- Copyright © 2002 Society of Exploration Geophysicists
Editor's note: Chris Liner is a faculty member in the Department of Geosciences at the University of Tulsa and author of the books Elements of 3-D Seismology (Pennwell Publishing Co., 1999), and Greek Seismology available free from Samizdat Press. When not engaged in the serious business of teaching and research, he can often be caught playing with computers and reading really old books.
The jury all wrote down on their slates, “She doesn't believe there's an atom of meaning in it.”
—Lewis Carroll, 1832–1898, Alice's Adventures in Wonderland (ch. 11)
I have been trying for some time now to write about phase. Sounds easy enough, but the more I think about it, the less easy it gets. I think I know why.
Phase is one of those technical terms that has way too many meanings attached to it. Sheriff's dictionary gives four primary definitions of the word, and no less than 20 more derivative definitions.

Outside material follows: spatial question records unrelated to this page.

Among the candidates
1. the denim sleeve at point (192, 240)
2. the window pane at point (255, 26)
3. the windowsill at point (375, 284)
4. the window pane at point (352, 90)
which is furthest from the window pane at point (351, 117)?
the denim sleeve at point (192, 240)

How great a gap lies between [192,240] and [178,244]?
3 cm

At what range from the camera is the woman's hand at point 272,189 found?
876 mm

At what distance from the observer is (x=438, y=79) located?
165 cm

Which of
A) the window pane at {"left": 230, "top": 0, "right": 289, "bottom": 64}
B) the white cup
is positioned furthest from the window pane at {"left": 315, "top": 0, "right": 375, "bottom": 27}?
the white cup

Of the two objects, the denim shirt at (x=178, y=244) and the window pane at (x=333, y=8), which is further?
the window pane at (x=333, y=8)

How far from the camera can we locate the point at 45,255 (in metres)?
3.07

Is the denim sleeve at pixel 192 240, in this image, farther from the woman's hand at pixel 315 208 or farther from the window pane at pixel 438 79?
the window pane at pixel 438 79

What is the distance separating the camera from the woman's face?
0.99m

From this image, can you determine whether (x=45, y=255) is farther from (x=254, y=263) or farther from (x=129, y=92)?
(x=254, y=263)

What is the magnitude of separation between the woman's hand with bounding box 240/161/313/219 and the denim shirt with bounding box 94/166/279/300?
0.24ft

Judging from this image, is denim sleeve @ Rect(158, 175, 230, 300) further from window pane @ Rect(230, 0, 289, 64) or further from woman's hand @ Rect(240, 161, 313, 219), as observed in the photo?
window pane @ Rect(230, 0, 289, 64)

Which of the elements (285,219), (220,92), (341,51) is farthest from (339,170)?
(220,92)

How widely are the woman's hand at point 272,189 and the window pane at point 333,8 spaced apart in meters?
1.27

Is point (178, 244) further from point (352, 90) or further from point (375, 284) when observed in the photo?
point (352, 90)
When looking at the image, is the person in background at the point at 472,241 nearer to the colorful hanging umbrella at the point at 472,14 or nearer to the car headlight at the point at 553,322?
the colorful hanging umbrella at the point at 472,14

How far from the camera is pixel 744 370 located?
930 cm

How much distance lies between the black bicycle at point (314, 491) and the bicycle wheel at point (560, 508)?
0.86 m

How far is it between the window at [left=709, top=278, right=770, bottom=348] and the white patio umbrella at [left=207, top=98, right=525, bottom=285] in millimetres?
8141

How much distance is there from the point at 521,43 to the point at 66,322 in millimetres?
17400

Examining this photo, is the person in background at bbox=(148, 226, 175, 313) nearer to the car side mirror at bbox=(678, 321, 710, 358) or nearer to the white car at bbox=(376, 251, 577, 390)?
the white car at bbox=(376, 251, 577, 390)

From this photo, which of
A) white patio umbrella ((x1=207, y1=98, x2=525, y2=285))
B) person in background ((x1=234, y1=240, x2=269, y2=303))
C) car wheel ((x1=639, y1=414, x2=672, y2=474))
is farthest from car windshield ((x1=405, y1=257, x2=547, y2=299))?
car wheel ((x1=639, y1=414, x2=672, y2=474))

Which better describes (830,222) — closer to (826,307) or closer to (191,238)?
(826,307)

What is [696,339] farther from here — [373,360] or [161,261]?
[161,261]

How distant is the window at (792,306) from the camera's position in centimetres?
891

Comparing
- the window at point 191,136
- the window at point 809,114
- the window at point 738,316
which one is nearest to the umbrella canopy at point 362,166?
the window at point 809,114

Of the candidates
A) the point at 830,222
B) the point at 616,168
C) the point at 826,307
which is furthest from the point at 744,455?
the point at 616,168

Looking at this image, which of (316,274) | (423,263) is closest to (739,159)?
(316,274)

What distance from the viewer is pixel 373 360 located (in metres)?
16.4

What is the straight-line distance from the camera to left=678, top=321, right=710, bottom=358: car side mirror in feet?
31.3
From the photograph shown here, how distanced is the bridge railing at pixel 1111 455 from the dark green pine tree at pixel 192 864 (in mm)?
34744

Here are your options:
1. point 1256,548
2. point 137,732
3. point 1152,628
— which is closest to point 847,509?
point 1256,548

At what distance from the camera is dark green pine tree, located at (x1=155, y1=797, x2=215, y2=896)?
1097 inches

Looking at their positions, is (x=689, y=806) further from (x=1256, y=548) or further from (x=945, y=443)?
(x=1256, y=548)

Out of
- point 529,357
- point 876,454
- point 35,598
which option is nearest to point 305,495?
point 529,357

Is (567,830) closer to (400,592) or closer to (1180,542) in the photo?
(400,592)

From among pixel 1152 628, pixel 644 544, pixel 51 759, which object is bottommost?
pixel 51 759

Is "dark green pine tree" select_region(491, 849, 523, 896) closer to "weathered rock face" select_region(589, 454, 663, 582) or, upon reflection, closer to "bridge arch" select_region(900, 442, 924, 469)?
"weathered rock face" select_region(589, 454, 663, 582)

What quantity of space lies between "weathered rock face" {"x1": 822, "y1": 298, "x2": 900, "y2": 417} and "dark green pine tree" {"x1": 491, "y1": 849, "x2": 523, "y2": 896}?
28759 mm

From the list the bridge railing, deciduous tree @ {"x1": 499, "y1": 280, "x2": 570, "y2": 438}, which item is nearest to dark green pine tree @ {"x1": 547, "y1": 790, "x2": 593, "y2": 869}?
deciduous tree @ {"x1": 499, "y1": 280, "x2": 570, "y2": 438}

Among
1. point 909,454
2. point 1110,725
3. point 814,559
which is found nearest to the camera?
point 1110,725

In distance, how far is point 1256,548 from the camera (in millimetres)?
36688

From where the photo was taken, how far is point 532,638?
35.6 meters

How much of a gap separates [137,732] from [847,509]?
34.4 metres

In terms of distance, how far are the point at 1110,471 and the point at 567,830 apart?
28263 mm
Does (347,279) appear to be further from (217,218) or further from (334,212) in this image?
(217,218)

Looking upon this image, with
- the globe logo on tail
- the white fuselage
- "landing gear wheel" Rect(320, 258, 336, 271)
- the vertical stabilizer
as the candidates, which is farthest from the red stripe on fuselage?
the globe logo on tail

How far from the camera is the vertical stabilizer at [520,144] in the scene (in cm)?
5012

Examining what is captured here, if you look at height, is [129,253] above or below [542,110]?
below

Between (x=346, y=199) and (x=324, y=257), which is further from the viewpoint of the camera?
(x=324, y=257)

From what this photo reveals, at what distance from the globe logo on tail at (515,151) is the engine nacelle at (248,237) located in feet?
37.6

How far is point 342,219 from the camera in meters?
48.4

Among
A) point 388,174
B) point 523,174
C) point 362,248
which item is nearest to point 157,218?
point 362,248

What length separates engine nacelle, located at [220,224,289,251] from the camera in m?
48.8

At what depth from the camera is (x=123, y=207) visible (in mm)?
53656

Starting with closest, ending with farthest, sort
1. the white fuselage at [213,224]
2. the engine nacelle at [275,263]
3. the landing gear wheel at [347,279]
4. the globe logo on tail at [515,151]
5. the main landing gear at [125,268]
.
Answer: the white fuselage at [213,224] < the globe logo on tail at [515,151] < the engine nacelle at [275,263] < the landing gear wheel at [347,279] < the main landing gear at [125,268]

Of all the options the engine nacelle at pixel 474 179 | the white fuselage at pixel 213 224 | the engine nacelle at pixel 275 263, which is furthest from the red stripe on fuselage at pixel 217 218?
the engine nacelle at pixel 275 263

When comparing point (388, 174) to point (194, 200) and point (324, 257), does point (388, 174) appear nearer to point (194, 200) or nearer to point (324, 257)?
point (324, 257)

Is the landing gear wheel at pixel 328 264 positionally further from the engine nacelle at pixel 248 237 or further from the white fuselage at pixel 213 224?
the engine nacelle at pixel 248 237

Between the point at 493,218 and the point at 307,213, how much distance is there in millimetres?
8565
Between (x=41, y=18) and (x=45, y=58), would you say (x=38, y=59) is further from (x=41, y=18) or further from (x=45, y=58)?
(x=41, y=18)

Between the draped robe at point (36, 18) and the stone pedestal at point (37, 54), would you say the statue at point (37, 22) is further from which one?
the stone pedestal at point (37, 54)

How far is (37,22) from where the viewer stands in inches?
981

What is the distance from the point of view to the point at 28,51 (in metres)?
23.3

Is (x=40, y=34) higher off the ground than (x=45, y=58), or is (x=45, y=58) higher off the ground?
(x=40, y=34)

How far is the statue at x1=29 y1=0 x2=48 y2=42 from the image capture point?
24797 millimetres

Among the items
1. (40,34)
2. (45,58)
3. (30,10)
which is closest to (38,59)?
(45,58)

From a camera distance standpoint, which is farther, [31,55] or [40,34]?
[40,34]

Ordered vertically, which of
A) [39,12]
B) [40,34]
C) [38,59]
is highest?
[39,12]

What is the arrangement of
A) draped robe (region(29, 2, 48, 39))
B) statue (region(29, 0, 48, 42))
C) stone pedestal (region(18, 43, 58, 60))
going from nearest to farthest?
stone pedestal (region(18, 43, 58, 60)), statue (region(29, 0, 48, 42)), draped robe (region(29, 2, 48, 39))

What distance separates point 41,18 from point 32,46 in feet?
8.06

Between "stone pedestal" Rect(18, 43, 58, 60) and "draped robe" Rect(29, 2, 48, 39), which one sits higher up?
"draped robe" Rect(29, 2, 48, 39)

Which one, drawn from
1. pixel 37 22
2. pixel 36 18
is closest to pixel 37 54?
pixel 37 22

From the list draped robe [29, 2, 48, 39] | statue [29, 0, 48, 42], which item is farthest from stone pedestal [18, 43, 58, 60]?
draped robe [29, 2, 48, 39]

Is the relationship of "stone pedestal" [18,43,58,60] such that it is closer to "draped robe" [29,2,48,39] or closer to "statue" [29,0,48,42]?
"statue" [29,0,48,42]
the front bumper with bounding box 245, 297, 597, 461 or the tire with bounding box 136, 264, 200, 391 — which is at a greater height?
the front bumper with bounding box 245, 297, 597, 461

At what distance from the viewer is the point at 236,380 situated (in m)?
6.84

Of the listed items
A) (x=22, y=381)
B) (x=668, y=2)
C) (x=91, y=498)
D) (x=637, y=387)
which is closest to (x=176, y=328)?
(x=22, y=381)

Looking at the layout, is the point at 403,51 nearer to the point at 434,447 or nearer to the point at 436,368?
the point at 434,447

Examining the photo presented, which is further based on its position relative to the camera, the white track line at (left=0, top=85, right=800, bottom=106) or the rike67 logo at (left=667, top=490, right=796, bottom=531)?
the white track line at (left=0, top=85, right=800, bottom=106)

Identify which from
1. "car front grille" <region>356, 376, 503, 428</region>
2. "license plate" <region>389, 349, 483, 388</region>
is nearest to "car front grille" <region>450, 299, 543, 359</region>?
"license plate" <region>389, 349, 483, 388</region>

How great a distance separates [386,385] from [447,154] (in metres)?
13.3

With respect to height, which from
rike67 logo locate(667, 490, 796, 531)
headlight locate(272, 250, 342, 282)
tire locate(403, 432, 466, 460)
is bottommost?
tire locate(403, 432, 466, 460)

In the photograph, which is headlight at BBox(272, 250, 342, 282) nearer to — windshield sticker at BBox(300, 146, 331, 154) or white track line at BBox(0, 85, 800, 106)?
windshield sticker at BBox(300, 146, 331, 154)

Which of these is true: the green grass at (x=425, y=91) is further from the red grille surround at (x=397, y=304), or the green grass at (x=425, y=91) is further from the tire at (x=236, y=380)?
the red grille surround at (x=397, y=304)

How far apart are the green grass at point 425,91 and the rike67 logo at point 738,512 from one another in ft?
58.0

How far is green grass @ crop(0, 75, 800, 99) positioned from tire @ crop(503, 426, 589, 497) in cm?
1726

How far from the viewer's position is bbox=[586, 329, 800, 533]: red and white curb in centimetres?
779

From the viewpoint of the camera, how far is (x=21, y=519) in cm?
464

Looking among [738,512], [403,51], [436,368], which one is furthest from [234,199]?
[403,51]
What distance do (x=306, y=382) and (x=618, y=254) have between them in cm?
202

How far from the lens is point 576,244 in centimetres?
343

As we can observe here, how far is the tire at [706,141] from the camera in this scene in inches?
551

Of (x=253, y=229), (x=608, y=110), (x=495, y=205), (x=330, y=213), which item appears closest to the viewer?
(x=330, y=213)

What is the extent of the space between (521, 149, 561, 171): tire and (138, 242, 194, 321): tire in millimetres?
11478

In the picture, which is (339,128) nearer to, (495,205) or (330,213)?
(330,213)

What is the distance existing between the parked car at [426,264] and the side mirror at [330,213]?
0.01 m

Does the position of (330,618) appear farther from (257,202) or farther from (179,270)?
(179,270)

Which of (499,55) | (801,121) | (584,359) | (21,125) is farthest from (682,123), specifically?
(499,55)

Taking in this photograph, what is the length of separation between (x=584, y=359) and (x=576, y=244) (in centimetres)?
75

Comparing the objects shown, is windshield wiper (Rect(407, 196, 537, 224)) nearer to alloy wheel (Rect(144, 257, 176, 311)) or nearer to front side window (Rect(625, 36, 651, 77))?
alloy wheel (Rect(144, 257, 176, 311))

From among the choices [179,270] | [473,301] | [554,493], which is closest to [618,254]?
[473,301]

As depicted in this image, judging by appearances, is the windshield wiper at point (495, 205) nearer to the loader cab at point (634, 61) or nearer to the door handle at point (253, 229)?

The early history of this word is not so early. Unlike a term such as elastic which dates from 1674, the Oxford English Dictionary (OED) gives the first occurrence of phase as 1812, but this is in an astronomical setting applied to the phases of the moon. Our multitude of phase terms have their origins with the OED third definition related to physics: “A particular stage or point in a recurring sequence of movements or changes, e.g., a vibration or undulation.” This kind of phase occurs in the 1864 edition of Webster's Dictionary (first published in 1806) and by 1874 was becoming common. The late date is surprising considering complex numbers were well understood by the early 1800s and Maxwell published his electromagnetic theory of light about 1861.